December 11-17, 2003
theater
The first thing to say is that these short plays are really funny -- laugh-out-loud, mop-your-eyes funny. But since they’re all by Chekhov, they are also moving, charming and bittersweet. Studies in our all-too-human foibles, each of these one-acts is deliciously rich in character as well as ridiculously rich in situation. Chekhov always insisted his plays were comedies, although Three Sisters, Uncle Vanya and The Cherry Orchard are at least as tragic as they are comic -- that very quality of humanness we mean by "Chekhovian." These little plays give us a taste of that genius.
The productions are polished and professional; once again the Triangle Theater makes clever choices to maximize the stage space: With a few deft strokes (a picture on the wall, an ornate water goblet, a scarf across a table) the set evokes 19th-century Russia. The excellent actors do the rest.
"Chekhov Mania" offers three programs of seven short plays in varying combinations; the schedule is complicated, so call or check online (
www.triangletheater.com) for which are on when. I saw "The Night Before the Trial," "The Bear" and "The Tragedian in Spite of Himself." Two others, "The Proposal" and "The Jubilee," are being reprised -- Random Acts presented them during the Fringe Festival this past summer. The final two, "Swan Song" and "On the Harmful Effects of Tobacco," are new additions to the substantial Chekhovian repertoire that Jane Stojak and George DiCenzo, the company's artistic directors, are creating. What all these short plays have in common is weeping -- loud, fabulous, operatic weeping -- along with pistols (and the inevitable people inevitably threatening to shoot themselves and then inevitably don't)."The Night Before the Trial" features Peter Miltz as a man stuck overnight in a bedbug-infested way station on his way to his trial where he is sure to be convicted and sent to Siberia. Just as he is planning to shoot himself -- there is a wonderful conversation with his revolver ("You old sweetheart," he calls it, and kisses it tenderly) -- a married couple turns up, travelers who are similarly trapped. A hilarious semi-seduction of the young wife ensues.
"The Bear" features Brad Panosian as a military officer who has come to collect money owed to him.
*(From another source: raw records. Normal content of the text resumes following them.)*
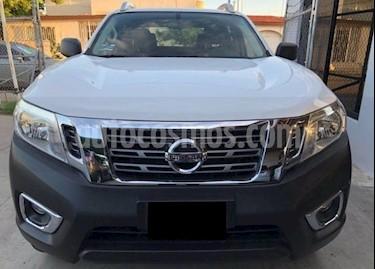 Foto venta Auto Seminuevo Nissan NP300 Frontier LE A/A (2017) color Blanco precio $188,400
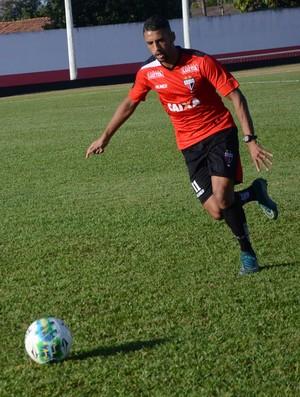 Michel - volante do Atlético-GO (Foto: Divulgação / Atlético-GO)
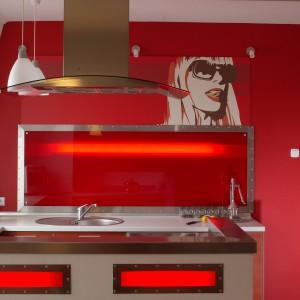 Zastosowane rozwiązanie jest dobrym przykładem, jak w oryginalny sposób można zastąpić tradycyjną glazurę kuchenną. Fot. Tomasz Markowski.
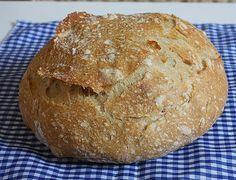 Chleba bez hnětení - aneb můj bestseller mezi chleby Czech Recipes, Russian Recipes, Bread Recipes, Cooking Recipes, Bread And Pastries, Home Baking, Pizza Dough, Bread Baking, Good Food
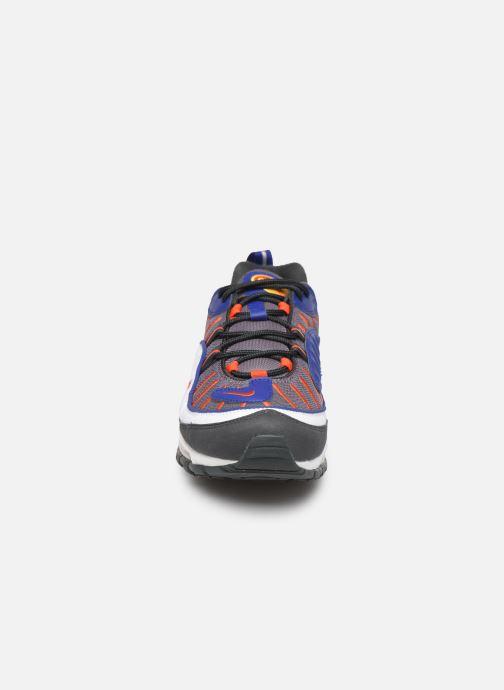 Baskets Nike Air Max 98 Gris vue portées chaussures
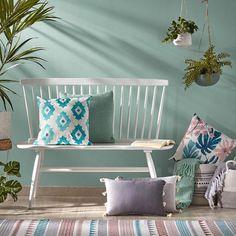 ¿Lo sabes todo sobre el estilo nórdico? ⋆ Recikla-arte Home Staging, Entryway Bench, Furniture, Home Decor, Rocking Chair, Nordic Style, Vases, Chairs, Entry Bench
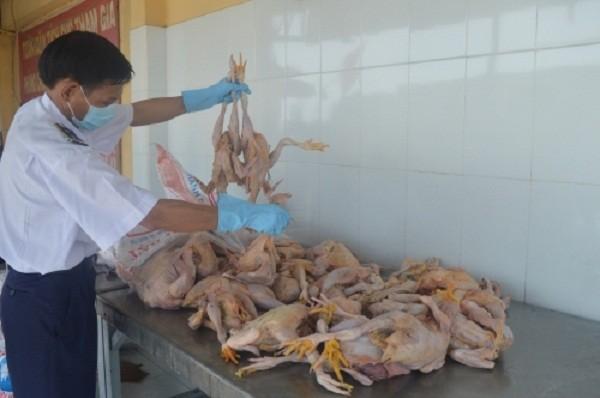 Gần 200kg gà đã rỉ dịch, bốc mùi hôi thối 'tuồn' vào TPHCM - ảnh 1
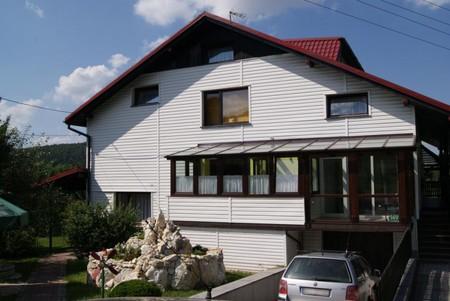Pokoje gościnne Edward Sikora - widok z zewnątrz (kliknięcie spowoduje powiększenie obrazu)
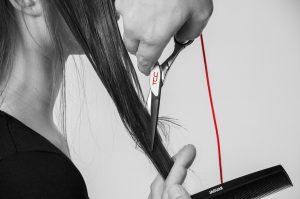 couper-cheveux-ciseaux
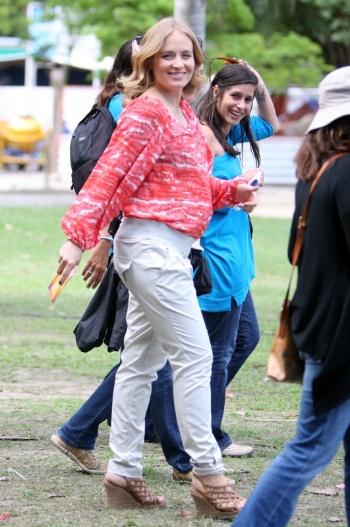 """A apresentadora Angélica deixou parte do barrigão à mostra durante a gravação do programa """"Estrelas"""", realizada na Lagoa Rodrigo de Freitas, nesta segunda-feira (6/8/12). A loira está no sexto mês de gestação de sua primeira filha, que se chamará Eva - anunciado por Angélica no último sábado (4)"""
The debtor's widow (Kati Kertesz, a serious weeper) has vowed fidelity to her philandering husband's memory and has refused to leave the house ever again despite the sensible advice of her steward (William Spangler, whose cough is a work of art). The grieving beauty unexpectedly enchants the officer, despite his having sworn off women.
"The Tragedian in Spite of Himself" is almost a monologue by Dennis Smeltzer as a beleaguered husband who catalogs his misery and grievances: a job that is boring him to death, a wife, away at their dacha, who sends him on endless errands ("martyrdom to petticoats and lampshades") and a friend too preoccupied to listen. He finally turns to a stuffed beaver on a table (with a heartbreakingly funny bandaged paw) to tell his fantasies of mayhem to: "This is not a vaudeville. This is a tragedy!"
Chekhov Mania
Through Dec. 28, Random Acts of Theater at the Triangle, 1220 N. Lawrence St., 215-763-0110.